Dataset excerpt
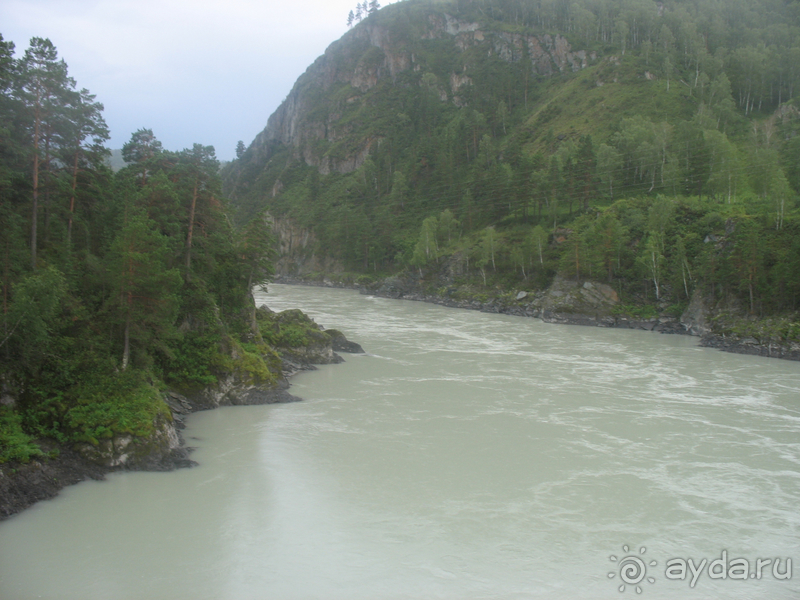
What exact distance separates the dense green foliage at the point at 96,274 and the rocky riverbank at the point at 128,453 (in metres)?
0.33

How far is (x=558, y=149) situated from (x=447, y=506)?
7332cm

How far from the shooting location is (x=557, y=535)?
12008 mm

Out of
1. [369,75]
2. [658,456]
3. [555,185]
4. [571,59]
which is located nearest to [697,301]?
[555,185]

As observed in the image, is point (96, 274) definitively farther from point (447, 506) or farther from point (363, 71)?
point (363, 71)

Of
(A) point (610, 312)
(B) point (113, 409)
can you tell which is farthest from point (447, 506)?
(A) point (610, 312)

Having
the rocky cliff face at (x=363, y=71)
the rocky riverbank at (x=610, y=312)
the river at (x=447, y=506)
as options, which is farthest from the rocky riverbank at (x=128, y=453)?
the rocky cliff face at (x=363, y=71)

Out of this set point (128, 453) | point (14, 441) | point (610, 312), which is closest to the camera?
point (14, 441)

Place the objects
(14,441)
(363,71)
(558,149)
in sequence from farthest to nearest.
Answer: (363,71) < (558,149) < (14,441)

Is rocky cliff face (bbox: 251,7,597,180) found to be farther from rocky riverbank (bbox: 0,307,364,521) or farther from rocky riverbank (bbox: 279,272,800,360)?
rocky riverbank (bbox: 0,307,364,521)

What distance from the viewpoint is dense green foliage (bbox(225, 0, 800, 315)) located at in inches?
1973

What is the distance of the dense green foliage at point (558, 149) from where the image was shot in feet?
164

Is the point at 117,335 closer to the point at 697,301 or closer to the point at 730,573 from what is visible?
the point at 730,573

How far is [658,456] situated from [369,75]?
5768 inches

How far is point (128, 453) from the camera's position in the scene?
14.6 metres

* The task:
The data should be printed again unchanged; leave its pictures out.

* Written response:
What exact distance separates the dense green foliage at the point at 96,274 and the rocky riverbank at the point at 128,453 (in metres)?
0.33

How far is (x=558, y=149) situated from (x=447, y=506)?
7332cm

How far from the shooting location is (x=557, y=535)?
12008 mm

Out of
1. [369,75]
2. [658,456]
3. [555,185]
4. [571,59]
which is located nearest to [697,301]?
[555,185]

As observed in the image, is point (96, 274) definitively farther from point (447, 506) or farther from point (363, 71)?
point (363, 71)

Of
(A) point (610, 312)
(B) point (113, 409)
can you tell which is farthest from point (447, 506)?
(A) point (610, 312)

Having
the rocky cliff face at (x=363, y=71)
the rocky riverbank at (x=610, y=312)
the river at (x=447, y=506)
as options, which is farthest from the rocky riverbank at (x=128, y=453)?
the rocky cliff face at (x=363, y=71)

Out of this set point (128, 453) | point (14, 441) | point (610, 312), which is closest to the camera?
point (14, 441)

Place the objects
(14,441)
(363,71)
(558,149)
in sequence from farthest to nearest.
Answer: (363,71) < (558,149) < (14,441)

Is rocky cliff face (bbox: 251,7,597,180) found to be farther from rocky riverbank (bbox: 0,307,364,521) or farther from rocky riverbank (bbox: 279,272,800,360)?
rocky riverbank (bbox: 0,307,364,521)

What distance from the viewpoint is dense green foliage (bbox(225, 0, 800, 315)) located at in inches?
1973

What is the distance of the dense green foliage at point (558, 149) from where the image was shot in feet?
164

Is the point at 117,335 closer to the point at 697,301 or closer to the point at 730,573 from what is visible?
the point at 730,573

How far is [658,456] situated from [369,75]?
5768 inches

How far is point (128, 453) from the camera's position in the scene?
14.6 metres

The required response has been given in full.